╭─ Passage to read
So sad. I can only imagine the changes that are going to come out of all of this. 

~Dave


----------



## Van

*Re: Stage Collapse at Pukkelpop Music Festival in Hasslet, Belgium during severe weat*

The Rolling stone article is slightly better than the Chicago Tribs. The Tribs was written too quick and missed facts in their tie-ins. Weird Video though, the one on bottom, that big loose sign hanging free ? Well, Times they will be a changin'.


----------



## dvsDave

*Re: Stage Collapse at Pukkelpop Music Festival in Hasslet, Belgium during severe weat*

Actual Collapse seen from Onstage



Aftermath


----------



## dvsDave

*Re: Stage Collapse at Pukkelpop Music Festival in Hasslet, Belgium during severe weat*

AP has downgraded the number of dead to 3, 60+ injured.
News from The Associated Press


----------



## JD

*Re: Stage Collapse at Pukkelpop Music Festival in Hasslet, Belgium during severe weat*

Incredible. Other then "weather" and "out door event" I am finding it hard to see any common threads between these disasters. The type of equipment used is different in almost every case. Hard to draw any useful conclusions other than these things happen in strings for some reason.
╰─
╭─ Extracted material
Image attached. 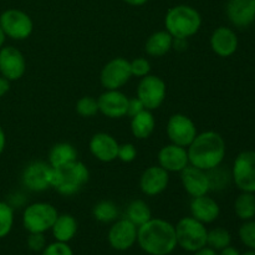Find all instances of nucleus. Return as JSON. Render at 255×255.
Here are the masks:
<instances>
[{
    "mask_svg": "<svg viewBox=\"0 0 255 255\" xmlns=\"http://www.w3.org/2000/svg\"><path fill=\"white\" fill-rule=\"evenodd\" d=\"M137 243L148 255H169L177 248L176 228L166 219L151 218L137 229Z\"/></svg>",
    "mask_w": 255,
    "mask_h": 255,
    "instance_id": "f257e3e1",
    "label": "nucleus"
},
{
    "mask_svg": "<svg viewBox=\"0 0 255 255\" xmlns=\"http://www.w3.org/2000/svg\"><path fill=\"white\" fill-rule=\"evenodd\" d=\"M189 164L203 171H209L221 166L227 153L224 138L214 131L198 133L187 147Z\"/></svg>",
    "mask_w": 255,
    "mask_h": 255,
    "instance_id": "f03ea898",
    "label": "nucleus"
},
{
    "mask_svg": "<svg viewBox=\"0 0 255 255\" xmlns=\"http://www.w3.org/2000/svg\"><path fill=\"white\" fill-rule=\"evenodd\" d=\"M201 26V14L189 5L181 4L172 6L164 16V30L168 31L173 39L188 40L199 31Z\"/></svg>",
    "mask_w": 255,
    "mask_h": 255,
    "instance_id": "7ed1b4c3",
    "label": "nucleus"
},
{
    "mask_svg": "<svg viewBox=\"0 0 255 255\" xmlns=\"http://www.w3.org/2000/svg\"><path fill=\"white\" fill-rule=\"evenodd\" d=\"M90 179V171L81 161H75L66 166L52 168L51 188L59 194L71 197L79 193Z\"/></svg>",
    "mask_w": 255,
    "mask_h": 255,
    "instance_id": "20e7f679",
    "label": "nucleus"
},
{
    "mask_svg": "<svg viewBox=\"0 0 255 255\" xmlns=\"http://www.w3.org/2000/svg\"><path fill=\"white\" fill-rule=\"evenodd\" d=\"M174 228H176L177 246L181 247L183 251L194 253L207 246L208 229L206 224L197 221L193 217H183L179 219Z\"/></svg>",
    "mask_w": 255,
    "mask_h": 255,
    "instance_id": "39448f33",
    "label": "nucleus"
},
{
    "mask_svg": "<svg viewBox=\"0 0 255 255\" xmlns=\"http://www.w3.org/2000/svg\"><path fill=\"white\" fill-rule=\"evenodd\" d=\"M59 212L46 202H35L25 207L22 212V226L29 233H46L51 231Z\"/></svg>",
    "mask_w": 255,
    "mask_h": 255,
    "instance_id": "423d86ee",
    "label": "nucleus"
},
{
    "mask_svg": "<svg viewBox=\"0 0 255 255\" xmlns=\"http://www.w3.org/2000/svg\"><path fill=\"white\" fill-rule=\"evenodd\" d=\"M0 27L6 37L22 41L32 34L34 22L31 17L22 10L7 9L0 15Z\"/></svg>",
    "mask_w": 255,
    "mask_h": 255,
    "instance_id": "0eeeda50",
    "label": "nucleus"
},
{
    "mask_svg": "<svg viewBox=\"0 0 255 255\" xmlns=\"http://www.w3.org/2000/svg\"><path fill=\"white\" fill-rule=\"evenodd\" d=\"M232 181L241 192L255 193V151H243L236 157Z\"/></svg>",
    "mask_w": 255,
    "mask_h": 255,
    "instance_id": "6e6552de",
    "label": "nucleus"
},
{
    "mask_svg": "<svg viewBox=\"0 0 255 255\" xmlns=\"http://www.w3.org/2000/svg\"><path fill=\"white\" fill-rule=\"evenodd\" d=\"M166 82L156 75H147L139 80L137 86V97L142 101L144 109L149 111L159 109L166 100Z\"/></svg>",
    "mask_w": 255,
    "mask_h": 255,
    "instance_id": "1a4fd4ad",
    "label": "nucleus"
},
{
    "mask_svg": "<svg viewBox=\"0 0 255 255\" xmlns=\"http://www.w3.org/2000/svg\"><path fill=\"white\" fill-rule=\"evenodd\" d=\"M131 79V64L125 57L110 60L100 74V81L105 90H120Z\"/></svg>",
    "mask_w": 255,
    "mask_h": 255,
    "instance_id": "9d476101",
    "label": "nucleus"
},
{
    "mask_svg": "<svg viewBox=\"0 0 255 255\" xmlns=\"http://www.w3.org/2000/svg\"><path fill=\"white\" fill-rule=\"evenodd\" d=\"M52 167L49 162L34 161L27 164L21 174L22 186L30 192L41 193L51 188Z\"/></svg>",
    "mask_w": 255,
    "mask_h": 255,
    "instance_id": "9b49d317",
    "label": "nucleus"
},
{
    "mask_svg": "<svg viewBox=\"0 0 255 255\" xmlns=\"http://www.w3.org/2000/svg\"><path fill=\"white\" fill-rule=\"evenodd\" d=\"M166 132L171 143L178 144V146L186 147V148L198 134L193 120L183 114H174L169 117Z\"/></svg>",
    "mask_w": 255,
    "mask_h": 255,
    "instance_id": "f8f14e48",
    "label": "nucleus"
},
{
    "mask_svg": "<svg viewBox=\"0 0 255 255\" xmlns=\"http://www.w3.org/2000/svg\"><path fill=\"white\" fill-rule=\"evenodd\" d=\"M137 227L127 218L115 221L107 233V241L112 249L125 252L137 243Z\"/></svg>",
    "mask_w": 255,
    "mask_h": 255,
    "instance_id": "ddd939ff",
    "label": "nucleus"
},
{
    "mask_svg": "<svg viewBox=\"0 0 255 255\" xmlns=\"http://www.w3.org/2000/svg\"><path fill=\"white\" fill-rule=\"evenodd\" d=\"M26 71V60L22 52L14 46H2L0 49V75L5 79L16 81Z\"/></svg>",
    "mask_w": 255,
    "mask_h": 255,
    "instance_id": "4468645a",
    "label": "nucleus"
},
{
    "mask_svg": "<svg viewBox=\"0 0 255 255\" xmlns=\"http://www.w3.org/2000/svg\"><path fill=\"white\" fill-rule=\"evenodd\" d=\"M100 114L111 120H119L127 116L128 97L120 90H106L97 99Z\"/></svg>",
    "mask_w": 255,
    "mask_h": 255,
    "instance_id": "2eb2a0df",
    "label": "nucleus"
},
{
    "mask_svg": "<svg viewBox=\"0 0 255 255\" xmlns=\"http://www.w3.org/2000/svg\"><path fill=\"white\" fill-rule=\"evenodd\" d=\"M157 159H158V166L166 169L168 173H181L187 166H189L187 148L174 143L162 147L159 149Z\"/></svg>",
    "mask_w": 255,
    "mask_h": 255,
    "instance_id": "dca6fc26",
    "label": "nucleus"
},
{
    "mask_svg": "<svg viewBox=\"0 0 255 255\" xmlns=\"http://www.w3.org/2000/svg\"><path fill=\"white\" fill-rule=\"evenodd\" d=\"M169 184V173L161 166H151L143 171L139 178V188L148 197L163 193Z\"/></svg>",
    "mask_w": 255,
    "mask_h": 255,
    "instance_id": "f3484780",
    "label": "nucleus"
},
{
    "mask_svg": "<svg viewBox=\"0 0 255 255\" xmlns=\"http://www.w3.org/2000/svg\"><path fill=\"white\" fill-rule=\"evenodd\" d=\"M90 152L100 162L110 163L117 159L120 143L112 134L97 132L90 139Z\"/></svg>",
    "mask_w": 255,
    "mask_h": 255,
    "instance_id": "a211bd4d",
    "label": "nucleus"
},
{
    "mask_svg": "<svg viewBox=\"0 0 255 255\" xmlns=\"http://www.w3.org/2000/svg\"><path fill=\"white\" fill-rule=\"evenodd\" d=\"M181 182L183 189L192 198L208 194V192L211 191L207 172L191 164L181 172Z\"/></svg>",
    "mask_w": 255,
    "mask_h": 255,
    "instance_id": "6ab92c4d",
    "label": "nucleus"
},
{
    "mask_svg": "<svg viewBox=\"0 0 255 255\" xmlns=\"http://www.w3.org/2000/svg\"><path fill=\"white\" fill-rule=\"evenodd\" d=\"M238 36L231 27H217L211 36L212 50L219 57H231L238 50Z\"/></svg>",
    "mask_w": 255,
    "mask_h": 255,
    "instance_id": "aec40b11",
    "label": "nucleus"
},
{
    "mask_svg": "<svg viewBox=\"0 0 255 255\" xmlns=\"http://www.w3.org/2000/svg\"><path fill=\"white\" fill-rule=\"evenodd\" d=\"M189 211H191V217H193L194 219L202 222L203 224H211L218 219L221 214V207L216 199L209 197L208 194H204L192 198Z\"/></svg>",
    "mask_w": 255,
    "mask_h": 255,
    "instance_id": "412c9836",
    "label": "nucleus"
},
{
    "mask_svg": "<svg viewBox=\"0 0 255 255\" xmlns=\"http://www.w3.org/2000/svg\"><path fill=\"white\" fill-rule=\"evenodd\" d=\"M227 16L236 27H248L255 21L253 0H229L227 2Z\"/></svg>",
    "mask_w": 255,
    "mask_h": 255,
    "instance_id": "4be33fe9",
    "label": "nucleus"
},
{
    "mask_svg": "<svg viewBox=\"0 0 255 255\" xmlns=\"http://www.w3.org/2000/svg\"><path fill=\"white\" fill-rule=\"evenodd\" d=\"M77 229H79V223H77L76 218L71 214H59L55 221L54 226H52L51 232L52 237L56 242H62V243H69L75 236L77 234Z\"/></svg>",
    "mask_w": 255,
    "mask_h": 255,
    "instance_id": "5701e85b",
    "label": "nucleus"
},
{
    "mask_svg": "<svg viewBox=\"0 0 255 255\" xmlns=\"http://www.w3.org/2000/svg\"><path fill=\"white\" fill-rule=\"evenodd\" d=\"M173 47V36L166 30L153 32L147 39L144 50L152 57H162L168 54Z\"/></svg>",
    "mask_w": 255,
    "mask_h": 255,
    "instance_id": "b1692460",
    "label": "nucleus"
},
{
    "mask_svg": "<svg viewBox=\"0 0 255 255\" xmlns=\"http://www.w3.org/2000/svg\"><path fill=\"white\" fill-rule=\"evenodd\" d=\"M156 119L149 110H143L136 116L131 117V132L137 139H147L153 133Z\"/></svg>",
    "mask_w": 255,
    "mask_h": 255,
    "instance_id": "393cba45",
    "label": "nucleus"
},
{
    "mask_svg": "<svg viewBox=\"0 0 255 255\" xmlns=\"http://www.w3.org/2000/svg\"><path fill=\"white\" fill-rule=\"evenodd\" d=\"M77 151L71 143L67 142H60L52 146L49 152V164L52 168L66 166L77 161Z\"/></svg>",
    "mask_w": 255,
    "mask_h": 255,
    "instance_id": "a878e982",
    "label": "nucleus"
},
{
    "mask_svg": "<svg viewBox=\"0 0 255 255\" xmlns=\"http://www.w3.org/2000/svg\"><path fill=\"white\" fill-rule=\"evenodd\" d=\"M125 218L128 219L129 222H132L138 228V227H141L142 224H144L152 218L151 208L142 199H134L127 207Z\"/></svg>",
    "mask_w": 255,
    "mask_h": 255,
    "instance_id": "bb28decb",
    "label": "nucleus"
},
{
    "mask_svg": "<svg viewBox=\"0 0 255 255\" xmlns=\"http://www.w3.org/2000/svg\"><path fill=\"white\" fill-rule=\"evenodd\" d=\"M234 212L242 221H251L255 217V194L242 192L234 201Z\"/></svg>",
    "mask_w": 255,
    "mask_h": 255,
    "instance_id": "cd10ccee",
    "label": "nucleus"
},
{
    "mask_svg": "<svg viewBox=\"0 0 255 255\" xmlns=\"http://www.w3.org/2000/svg\"><path fill=\"white\" fill-rule=\"evenodd\" d=\"M119 207L112 201H101L92 208V216L100 223H112L119 218Z\"/></svg>",
    "mask_w": 255,
    "mask_h": 255,
    "instance_id": "c85d7f7f",
    "label": "nucleus"
},
{
    "mask_svg": "<svg viewBox=\"0 0 255 255\" xmlns=\"http://www.w3.org/2000/svg\"><path fill=\"white\" fill-rule=\"evenodd\" d=\"M207 174H208L211 191H223V189L228 188L229 183L232 182V171L222 167V164L207 171Z\"/></svg>",
    "mask_w": 255,
    "mask_h": 255,
    "instance_id": "c756f323",
    "label": "nucleus"
},
{
    "mask_svg": "<svg viewBox=\"0 0 255 255\" xmlns=\"http://www.w3.org/2000/svg\"><path fill=\"white\" fill-rule=\"evenodd\" d=\"M231 243L232 236L229 231H227L226 228L217 227V228L208 231V234H207V246L211 247L214 251H222L226 247L231 246Z\"/></svg>",
    "mask_w": 255,
    "mask_h": 255,
    "instance_id": "7c9ffc66",
    "label": "nucleus"
},
{
    "mask_svg": "<svg viewBox=\"0 0 255 255\" xmlns=\"http://www.w3.org/2000/svg\"><path fill=\"white\" fill-rule=\"evenodd\" d=\"M14 227V208L7 202L0 201V239L10 234Z\"/></svg>",
    "mask_w": 255,
    "mask_h": 255,
    "instance_id": "2f4dec72",
    "label": "nucleus"
},
{
    "mask_svg": "<svg viewBox=\"0 0 255 255\" xmlns=\"http://www.w3.org/2000/svg\"><path fill=\"white\" fill-rule=\"evenodd\" d=\"M76 112L81 117L91 119L99 114V102L95 97L84 96L76 102Z\"/></svg>",
    "mask_w": 255,
    "mask_h": 255,
    "instance_id": "473e14b6",
    "label": "nucleus"
},
{
    "mask_svg": "<svg viewBox=\"0 0 255 255\" xmlns=\"http://www.w3.org/2000/svg\"><path fill=\"white\" fill-rule=\"evenodd\" d=\"M239 238L249 249L255 251V221H246L239 228Z\"/></svg>",
    "mask_w": 255,
    "mask_h": 255,
    "instance_id": "72a5a7b5",
    "label": "nucleus"
},
{
    "mask_svg": "<svg viewBox=\"0 0 255 255\" xmlns=\"http://www.w3.org/2000/svg\"><path fill=\"white\" fill-rule=\"evenodd\" d=\"M129 64H131L132 76L142 79L151 72V62L146 57H136L132 61H129Z\"/></svg>",
    "mask_w": 255,
    "mask_h": 255,
    "instance_id": "f704fd0d",
    "label": "nucleus"
},
{
    "mask_svg": "<svg viewBox=\"0 0 255 255\" xmlns=\"http://www.w3.org/2000/svg\"><path fill=\"white\" fill-rule=\"evenodd\" d=\"M26 246L34 253H41L47 246L45 233H29L26 239Z\"/></svg>",
    "mask_w": 255,
    "mask_h": 255,
    "instance_id": "c9c22d12",
    "label": "nucleus"
},
{
    "mask_svg": "<svg viewBox=\"0 0 255 255\" xmlns=\"http://www.w3.org/2000/svg\"><path fill=\"white\" fill-rule=\"evenodd\" d=\"M41 255H74V251L69 243H62V242H54L45 247Z\"/></svg>",
    "mask_w": 255,
    "mask_h": 255,
    "instance_id": "e433bc0d",
    "label": "nucleus"
},
{
    "mask_svg": "<svg viewBox=\"0 0 255 255\" xmlns=\"http://www.w3.org/2000/svg\"><path fill=\"white\" fill-rule=\"evenodd\" d=\"M137 157V148L133 143H122L119 147V154L117 159H120L124 163H131L136 159Z\"/></svg>",
    "mask_w": 255,
    "mask_h": 255,
    "instance_id": "4c0bfd02",
    "label": "nucleus"
},
{
    "mask_svg": "<svg viewBox=\"0 0 255 255\" xmlns=\"http://www.w3.org/2000/svg\"><path fill=\"white\" fill-rule=\"evenodd\" d=\"M144 109L143 104H142L141 100L138 97H132V99H128V107H127V116L133 117L136 115H138L139 112H142Z\"/></svg>",
    "mask_w": 255,
    "mask_h": 255,
    "instance_id": "58836bf2",
    "label": "nucleus"
},
{
    "mask_svg": "<svg viewBox=\"0 0 255 255\" xmlns=\"http://www.w3.org/2000/svg\"><path fill=\"white\" fill-rule=\"evenodd\" d=\"M9 90H10V81L0 75V97L6 95L7 92H9Z\"/></svg>",
    "mask_w": 255,
    "mask_h": 255,
    "instance_id": "ea45409f",
    "label": "nucleus"
},
{
    "mask_svg": "<svg viewBox=\"0 0 255 255\" xmlns=\"http://www.w3.org/2000/svg\"><path fill=\"white\" fill-rule=\"evenodd\" d=\"M187 40L184 39H173V47L172 49H176L177 51H183V50L187 49Z\"/></svg>",
    "mask_w": 255,
    "mask_h": 255,
    "instance_id": "a19ab883",
    "label": "nucleus"
},
{
    "mask_svg": "<svg viewBox=\"0 0 255 255\" xmlns=\"http://www.w3.org/2000/svg\"><path fill=\"white\" fill-rule=\"evenodd\" d=\"M193 255H218V252L214 251V249H212L211 247L206 246V247H203V248L199 249V251L194 252Z\"/></svg>",
    "mask_w": 255,
    "mask_h": 255,
    "instance_id": "79ce46f5",
    "label": "nucleus"
},
{
    "mask_svg": "<svg viewBox=\"0 0 255 255\" xmlns=\"http://www.w3.org/2000/svg\"><path fill=\"white\" fill-rule=\"evenodd\" d=\"M218 255H241V253H239V251L237 248H234V247L232 246H228L224 249H222V251H219Z\"/></svg>",
    "mask_w": 255,
    "mask_h": 255,
    "instance_id": "37998d69",
    "label": "nucleus"
},
{
    "mask_svg": "<svg viewBox=\"0 0 255 255\" xmlns=\"http://www.w3.org/2000/svg\"><path fill=\"white\" fill-rule=\"evenodd\" d=\"M5 146H6V136H5V132L2 129V127L0 126V154L4 152Z\"/></svg>",
    "mask_w": 255,
    "mask_h": 255,
    "instance_id": "c03bdc74",
    "label": "nucleus"
},
{
    "mask_svg": "<svg viewBox=\"0 0 255 255\" xmlns=\"http://www.w3.org/2000/svg\"><path fill=\"white\" fill-rule=\"evenodd\" d=\"M122 1H125L126 4L131 5V6H142V5H144L148 2V0H122Z\"/></svg>",
    "mask_w": 255,
    "mask_h": 255,
    "instance_id": "a18cd8bd",
    "label": "nucleus"
},
{
    "mask_svg": "<svg viewBox=\"0 0 255 255\" xmlns=\"http://www.w3.org/2000/svg\"><path fill=\"white\" fill-rule=\"evenodd\" d=\"M5 40H6V36H5L4 31L1 30V27H0V49H1L2 46H4L5 44Z\"/></svg>",
    "mask_w": 255,
    "mask_h": 255,
    "instance_id": "49530a36",
    "label": "nucleus"
},
{
    "mask_svg": "<svg viewBox=\"0 0 255 255\" xmlns=\"http://www.w3.org/2000/svg\"><path fill=\"white\" fill-rule=\"evenodd\" d=\"M241 255H255V251H253V249H249L248 252H246V253H243Z\"/></svg>",
    "mask_w": 255,
    "mask_h": 255,
    "instance_id": "de8ad7c7",
    "label": "nucleus"
},
{
    "mask_svg": "<svg viewBox=\"0 0 255 255\" xmlns=\"http://www.w3.org/2000/svg\"><path fill=\"white\" fill-rule=\"evenodd\" d=\"M253 6H254V14H255V0H253Z\"/></svg>",
    "mask_w": 255,
    "mask_h": 255,
    "instance_id": "09e8293b",
    "label": "nucleus"
}]
</instances>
╰─
**Your instructions:** Print the entire forum thread about the Pukkelpop stage collapse word for word, with nothing changed. These entries were drawn from a separate source.

**The result:**
So sad. I can only imagine the changes that are going to come out of all of this. 

~Dave


----------



## Van

*Re: Stage Collapse at Pukkelpop Music Festival in Hasslet, Belgium during severe weat*

The Rolling stone article is slightly better than the Chicago Tribs. The Tribs was written too quick and missed facts in their tie-ins. Weird Video though, the one on bottom, that big loose sign hanging free ? Well, Times they will be a changin'.


----------



## dvsDave

*Re: Stage Collapse at Pukkelpop Music Festival in Hasslet, Belgium during severe weat*

Actual Collapse seen from Onstage



Aftermath


----------



## dvsDave

*Re: Stage Collapse at Pukkelpop Music Festival in Hasslet, Belgium during severe weat*

AP has downgraded the number of dead to 3, 60+ injured.
News from The Associated Press


----------



## JD

*Re: Stage Collapse at Pukkelpop Music Festival in Hasslet, Belgium during severe weat*

Incredible. Other then "weather" and "out door event" I am finding it hard to see any common threads between these disasters. The type of equipment used is different in almost every case. Hard to draw any useful conclusions other than these things happen in strings for some reason.